Follow the money. The maxim, uttered by the source Deep Throat, is said to have originated in the screenplay for the film “All the President’s Men” about Carl Bernstein and Bob Woodward’s reporting on Watergate for the Washington Post. Last month marked the 40th anniversary of the break-in that reshaped American politics and journalism.
While it might sound highfalutin, it’s also the guiding principle that helped us win more awards than any other publication in a national contest last month, recognizing the best in real estate journalism.
The National Association of Real Estate Editors (NAREE) named The Real Deal tops in five categories. (NAREE is the only association of writers, editors, columnists and freelancers that covers residential and commercial real estate; highly esteemed publications such as the Washington Post and Wall Street Journal also entered the competition.)
We won the prize for the Best Real Estate-Focused Website in the country, and, for the second year in a row, won top honors for the Best Commercial Real Estate Trade Magazine in the nation. We also won prizes for three stories we ran last year.

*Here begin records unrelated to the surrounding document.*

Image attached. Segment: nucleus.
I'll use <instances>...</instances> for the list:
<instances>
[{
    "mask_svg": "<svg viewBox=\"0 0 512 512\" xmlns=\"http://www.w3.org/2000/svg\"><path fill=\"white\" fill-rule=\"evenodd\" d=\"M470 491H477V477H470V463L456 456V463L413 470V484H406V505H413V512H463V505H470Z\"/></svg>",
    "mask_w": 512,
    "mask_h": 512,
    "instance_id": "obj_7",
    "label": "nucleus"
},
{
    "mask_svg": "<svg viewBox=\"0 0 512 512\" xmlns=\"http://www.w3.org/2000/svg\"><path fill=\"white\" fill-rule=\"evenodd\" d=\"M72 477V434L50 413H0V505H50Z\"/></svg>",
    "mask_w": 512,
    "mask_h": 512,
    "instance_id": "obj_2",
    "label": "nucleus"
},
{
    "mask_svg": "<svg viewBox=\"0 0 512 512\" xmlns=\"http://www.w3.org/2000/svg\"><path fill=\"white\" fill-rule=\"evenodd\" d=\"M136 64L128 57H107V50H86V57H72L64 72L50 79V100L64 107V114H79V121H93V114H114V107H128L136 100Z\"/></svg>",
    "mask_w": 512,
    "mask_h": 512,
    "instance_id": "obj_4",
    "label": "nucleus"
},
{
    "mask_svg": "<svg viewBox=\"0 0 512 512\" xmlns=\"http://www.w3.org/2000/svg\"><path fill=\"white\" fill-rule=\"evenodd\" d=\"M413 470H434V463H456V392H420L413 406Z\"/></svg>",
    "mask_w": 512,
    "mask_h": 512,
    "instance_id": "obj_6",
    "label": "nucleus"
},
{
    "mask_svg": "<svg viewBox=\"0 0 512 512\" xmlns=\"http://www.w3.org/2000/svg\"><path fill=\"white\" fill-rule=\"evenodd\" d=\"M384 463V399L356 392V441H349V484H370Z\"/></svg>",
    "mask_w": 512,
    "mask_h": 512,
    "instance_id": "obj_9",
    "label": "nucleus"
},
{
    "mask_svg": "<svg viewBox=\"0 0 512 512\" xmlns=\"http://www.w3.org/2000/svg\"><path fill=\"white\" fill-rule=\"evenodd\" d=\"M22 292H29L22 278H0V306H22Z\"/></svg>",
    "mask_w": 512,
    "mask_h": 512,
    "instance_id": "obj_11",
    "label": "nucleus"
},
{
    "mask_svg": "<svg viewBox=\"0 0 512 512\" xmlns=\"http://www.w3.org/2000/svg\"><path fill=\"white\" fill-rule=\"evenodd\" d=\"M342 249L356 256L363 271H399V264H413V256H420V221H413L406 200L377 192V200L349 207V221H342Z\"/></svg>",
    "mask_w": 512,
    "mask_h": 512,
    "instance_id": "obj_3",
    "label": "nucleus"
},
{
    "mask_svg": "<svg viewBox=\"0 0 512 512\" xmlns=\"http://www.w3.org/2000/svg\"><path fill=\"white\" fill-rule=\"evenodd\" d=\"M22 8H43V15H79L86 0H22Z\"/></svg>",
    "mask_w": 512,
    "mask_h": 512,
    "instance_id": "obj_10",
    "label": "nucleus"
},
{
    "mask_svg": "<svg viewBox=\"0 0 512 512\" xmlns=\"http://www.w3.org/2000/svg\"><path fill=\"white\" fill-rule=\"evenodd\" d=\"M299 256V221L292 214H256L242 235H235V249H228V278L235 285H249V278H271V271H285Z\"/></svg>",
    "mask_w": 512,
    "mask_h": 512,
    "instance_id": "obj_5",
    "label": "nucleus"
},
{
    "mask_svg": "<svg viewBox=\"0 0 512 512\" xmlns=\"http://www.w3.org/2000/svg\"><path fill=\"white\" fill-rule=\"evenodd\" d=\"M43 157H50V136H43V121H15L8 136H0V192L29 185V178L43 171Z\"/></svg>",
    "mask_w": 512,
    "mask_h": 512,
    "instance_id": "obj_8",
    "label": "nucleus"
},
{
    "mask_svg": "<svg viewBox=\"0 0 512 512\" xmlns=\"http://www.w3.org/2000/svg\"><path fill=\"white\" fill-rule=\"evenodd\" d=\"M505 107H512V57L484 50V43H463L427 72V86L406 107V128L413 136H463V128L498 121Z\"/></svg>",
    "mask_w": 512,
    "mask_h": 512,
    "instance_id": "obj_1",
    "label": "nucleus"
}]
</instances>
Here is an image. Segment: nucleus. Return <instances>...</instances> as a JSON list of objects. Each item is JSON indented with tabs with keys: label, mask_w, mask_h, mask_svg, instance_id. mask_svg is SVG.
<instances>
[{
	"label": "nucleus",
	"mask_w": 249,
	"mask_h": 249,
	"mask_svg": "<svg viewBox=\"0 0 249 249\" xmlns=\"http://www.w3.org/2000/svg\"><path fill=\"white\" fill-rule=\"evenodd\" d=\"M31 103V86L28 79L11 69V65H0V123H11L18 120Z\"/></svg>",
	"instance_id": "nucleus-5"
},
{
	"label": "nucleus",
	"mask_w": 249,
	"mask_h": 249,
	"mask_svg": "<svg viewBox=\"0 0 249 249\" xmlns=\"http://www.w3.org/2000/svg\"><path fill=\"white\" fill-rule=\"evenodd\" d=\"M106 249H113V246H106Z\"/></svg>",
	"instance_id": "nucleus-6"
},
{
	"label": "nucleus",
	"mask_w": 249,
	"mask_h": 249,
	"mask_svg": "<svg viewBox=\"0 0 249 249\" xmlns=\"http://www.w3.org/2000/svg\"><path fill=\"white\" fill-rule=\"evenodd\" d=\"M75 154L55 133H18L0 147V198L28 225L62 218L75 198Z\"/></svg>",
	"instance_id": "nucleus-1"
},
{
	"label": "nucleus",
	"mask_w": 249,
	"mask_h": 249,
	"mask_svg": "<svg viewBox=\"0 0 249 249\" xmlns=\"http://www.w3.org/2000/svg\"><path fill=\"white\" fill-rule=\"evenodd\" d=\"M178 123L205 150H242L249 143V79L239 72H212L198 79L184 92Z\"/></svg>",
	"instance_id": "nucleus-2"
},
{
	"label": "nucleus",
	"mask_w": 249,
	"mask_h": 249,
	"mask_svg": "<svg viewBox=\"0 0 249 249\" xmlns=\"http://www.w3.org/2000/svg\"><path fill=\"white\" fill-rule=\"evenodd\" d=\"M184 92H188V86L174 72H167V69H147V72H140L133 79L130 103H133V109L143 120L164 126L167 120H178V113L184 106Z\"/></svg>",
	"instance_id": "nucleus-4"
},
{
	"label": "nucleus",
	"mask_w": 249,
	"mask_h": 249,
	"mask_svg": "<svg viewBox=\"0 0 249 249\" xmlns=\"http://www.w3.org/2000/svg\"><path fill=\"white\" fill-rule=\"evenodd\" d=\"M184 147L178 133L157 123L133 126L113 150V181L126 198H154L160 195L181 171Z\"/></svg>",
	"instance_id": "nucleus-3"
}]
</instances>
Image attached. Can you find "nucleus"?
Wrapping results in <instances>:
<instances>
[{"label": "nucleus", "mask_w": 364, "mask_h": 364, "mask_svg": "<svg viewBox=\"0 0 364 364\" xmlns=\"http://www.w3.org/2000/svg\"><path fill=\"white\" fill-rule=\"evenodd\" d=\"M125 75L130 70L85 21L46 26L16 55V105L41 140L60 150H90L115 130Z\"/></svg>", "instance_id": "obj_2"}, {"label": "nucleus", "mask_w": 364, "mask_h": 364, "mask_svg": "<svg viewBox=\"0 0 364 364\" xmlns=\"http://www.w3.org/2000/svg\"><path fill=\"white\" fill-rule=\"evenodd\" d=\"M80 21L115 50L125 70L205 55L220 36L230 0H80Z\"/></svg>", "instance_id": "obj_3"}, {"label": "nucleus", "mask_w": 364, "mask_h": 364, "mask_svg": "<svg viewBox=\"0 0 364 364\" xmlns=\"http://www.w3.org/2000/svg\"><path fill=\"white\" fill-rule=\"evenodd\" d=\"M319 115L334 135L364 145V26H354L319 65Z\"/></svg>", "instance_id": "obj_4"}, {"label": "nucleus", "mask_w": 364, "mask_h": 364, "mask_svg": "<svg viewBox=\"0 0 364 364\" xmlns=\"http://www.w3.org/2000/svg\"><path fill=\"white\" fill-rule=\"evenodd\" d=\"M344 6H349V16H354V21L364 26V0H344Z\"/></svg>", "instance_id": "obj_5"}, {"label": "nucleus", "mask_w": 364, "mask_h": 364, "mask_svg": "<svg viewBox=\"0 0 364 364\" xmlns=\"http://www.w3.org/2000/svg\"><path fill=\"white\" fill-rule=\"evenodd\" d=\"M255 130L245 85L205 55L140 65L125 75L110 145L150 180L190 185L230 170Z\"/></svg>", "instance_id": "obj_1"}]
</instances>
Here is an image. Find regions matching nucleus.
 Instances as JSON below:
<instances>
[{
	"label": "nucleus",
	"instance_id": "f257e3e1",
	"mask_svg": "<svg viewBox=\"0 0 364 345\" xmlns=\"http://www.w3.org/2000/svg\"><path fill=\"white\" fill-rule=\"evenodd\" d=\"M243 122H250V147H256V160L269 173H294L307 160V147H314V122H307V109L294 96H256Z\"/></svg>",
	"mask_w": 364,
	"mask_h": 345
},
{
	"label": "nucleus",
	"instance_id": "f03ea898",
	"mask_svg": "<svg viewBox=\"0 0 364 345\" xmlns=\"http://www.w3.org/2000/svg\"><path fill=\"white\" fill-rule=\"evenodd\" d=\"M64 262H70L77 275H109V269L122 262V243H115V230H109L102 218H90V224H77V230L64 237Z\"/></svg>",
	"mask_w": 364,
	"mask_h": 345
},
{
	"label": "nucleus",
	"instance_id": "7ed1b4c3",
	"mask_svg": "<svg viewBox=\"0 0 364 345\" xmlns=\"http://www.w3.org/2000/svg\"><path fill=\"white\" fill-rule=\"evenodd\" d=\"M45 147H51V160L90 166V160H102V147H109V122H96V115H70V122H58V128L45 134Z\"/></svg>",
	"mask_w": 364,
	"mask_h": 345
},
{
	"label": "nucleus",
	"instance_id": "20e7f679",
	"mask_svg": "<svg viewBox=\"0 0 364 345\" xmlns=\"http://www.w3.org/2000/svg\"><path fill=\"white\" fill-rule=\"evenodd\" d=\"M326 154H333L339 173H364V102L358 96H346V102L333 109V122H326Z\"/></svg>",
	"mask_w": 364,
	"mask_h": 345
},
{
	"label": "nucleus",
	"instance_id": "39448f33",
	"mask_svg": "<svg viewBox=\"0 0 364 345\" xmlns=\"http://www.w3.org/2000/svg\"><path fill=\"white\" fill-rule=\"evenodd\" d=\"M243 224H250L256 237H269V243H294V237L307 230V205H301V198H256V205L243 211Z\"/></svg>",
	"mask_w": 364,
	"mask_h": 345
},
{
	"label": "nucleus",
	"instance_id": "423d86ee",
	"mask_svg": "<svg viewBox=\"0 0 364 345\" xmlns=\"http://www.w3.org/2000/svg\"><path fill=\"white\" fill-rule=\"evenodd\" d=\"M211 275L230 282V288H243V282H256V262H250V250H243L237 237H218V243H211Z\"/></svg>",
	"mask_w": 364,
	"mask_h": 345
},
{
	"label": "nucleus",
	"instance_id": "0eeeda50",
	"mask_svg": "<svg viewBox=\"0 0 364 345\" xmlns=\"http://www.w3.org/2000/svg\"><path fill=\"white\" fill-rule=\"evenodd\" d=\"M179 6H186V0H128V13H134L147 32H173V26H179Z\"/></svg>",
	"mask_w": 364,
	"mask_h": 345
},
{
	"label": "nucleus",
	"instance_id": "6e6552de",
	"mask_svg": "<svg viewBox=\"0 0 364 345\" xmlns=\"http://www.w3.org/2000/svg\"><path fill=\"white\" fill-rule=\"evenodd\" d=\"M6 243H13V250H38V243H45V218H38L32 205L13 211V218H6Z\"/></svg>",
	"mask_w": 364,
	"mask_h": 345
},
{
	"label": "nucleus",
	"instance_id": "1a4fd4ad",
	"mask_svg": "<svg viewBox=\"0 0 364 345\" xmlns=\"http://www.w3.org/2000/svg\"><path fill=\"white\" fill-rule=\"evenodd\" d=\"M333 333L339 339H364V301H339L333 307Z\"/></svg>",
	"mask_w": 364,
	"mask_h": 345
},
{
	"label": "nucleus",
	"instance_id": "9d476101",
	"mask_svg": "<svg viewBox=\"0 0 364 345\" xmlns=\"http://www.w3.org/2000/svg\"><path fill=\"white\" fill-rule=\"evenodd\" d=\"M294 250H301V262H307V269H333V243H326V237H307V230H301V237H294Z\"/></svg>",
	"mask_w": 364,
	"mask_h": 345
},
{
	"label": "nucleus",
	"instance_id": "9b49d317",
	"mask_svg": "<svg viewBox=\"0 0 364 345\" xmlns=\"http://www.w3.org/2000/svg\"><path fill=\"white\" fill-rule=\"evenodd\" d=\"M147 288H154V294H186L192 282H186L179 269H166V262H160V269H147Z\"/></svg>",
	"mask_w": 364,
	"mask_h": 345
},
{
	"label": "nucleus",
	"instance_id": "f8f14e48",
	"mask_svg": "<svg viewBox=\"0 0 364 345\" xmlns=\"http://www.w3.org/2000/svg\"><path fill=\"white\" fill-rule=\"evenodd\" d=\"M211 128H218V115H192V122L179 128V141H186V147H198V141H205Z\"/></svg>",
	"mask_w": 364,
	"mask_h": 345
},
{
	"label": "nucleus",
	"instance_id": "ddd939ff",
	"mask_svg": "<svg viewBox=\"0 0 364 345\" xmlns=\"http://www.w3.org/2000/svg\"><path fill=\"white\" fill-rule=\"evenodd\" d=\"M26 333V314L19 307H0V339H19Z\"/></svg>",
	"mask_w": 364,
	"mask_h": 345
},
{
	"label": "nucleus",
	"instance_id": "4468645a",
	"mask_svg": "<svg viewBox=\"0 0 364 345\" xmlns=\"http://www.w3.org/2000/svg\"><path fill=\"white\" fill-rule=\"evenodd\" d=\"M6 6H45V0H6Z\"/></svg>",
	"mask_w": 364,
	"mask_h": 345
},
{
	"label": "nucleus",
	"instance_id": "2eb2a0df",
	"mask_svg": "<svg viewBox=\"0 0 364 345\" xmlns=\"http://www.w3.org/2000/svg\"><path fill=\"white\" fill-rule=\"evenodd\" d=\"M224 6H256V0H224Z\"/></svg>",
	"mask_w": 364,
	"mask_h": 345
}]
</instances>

Senior reporter Adam Pincus won first place for the Best Commercial Real Estate Story by a Trade Magazine for his “Penciling out 737 Park,” about Harry Macklowe’s Upper East Side building purchase at that address. The story took an in-depth look at the costs (including the costs to displace current residents) behind the largest condo conversion in the city since the bust.
For her story, “Tumult at Nouvel Tower,” on allegations of corner-cutting at a glamorous (and high priced) residential tower designed by starchitect Jean Nouvel, deputy managing editor Candace Taylor won Best Residential Story by a Trade Magazine.
In the same category, Pincus took second place for his story “Reassessing REBNY,” which provided a first-ever look into the finances behind the powerful trade organization the Real Estate Board of New York.
(The Real Deal has won awards in the only two competitions it’s ever entered, so I guess we need to enter more.)
When it comes to Manhattan real estate, “follow the money” could not be more relevant. And it doesn’t only apply to investigative journalism.
You need to follow the money to understand how the city works generally. If you don’t understand how money works in New York City, you don’t understand New York City.
And, more importantly, if you don’t understand the visceral impulse that most in New York’s business world have to make money (for survival, greed, prestige or any other reason), you also don’t get one of the main engines that makes New York run.
While reporters aren’t primarily motivated by money themselves — usually — they are taught here (like at other reputable publications) to understand that impulse and to follow the money to find the story. By following that trail, we try to provide transparency to an industry that has little, and provide a level playing field in terms of information.
The strangest thing to me, especially as we near the presidential election, is the role politics plays in our lives compared to the role that money-making and capitalism plays.
If democracy and capitalism are supposed to be the twin pillars of the society we live in, most of us (except those who do work for the government) have little-to-no involvement with democracy in any meaningful way aside from maybe voting every few years. Think of the amount of time most people spend reading about politics or talking about it versus acting on it.
Much of our news is political sound bites and posturing, and much of what unfolds we have little participation in. Not that more of us shouldn’t be politically involved. But capitalism is actually what dominates most people’s workaday lives, which also makes following the money that much more important, from Watergate-level reporting down to the local economy to the apartment selling next door.
In this issue, we continue to follow the money. We track the rise in new developments occurring in the city, profile the nation’s largest mortgage lender and rank the top agents in Manhattan residential real estate by dollar volume of the properties they are listing, among other stories. Enjoy the issue!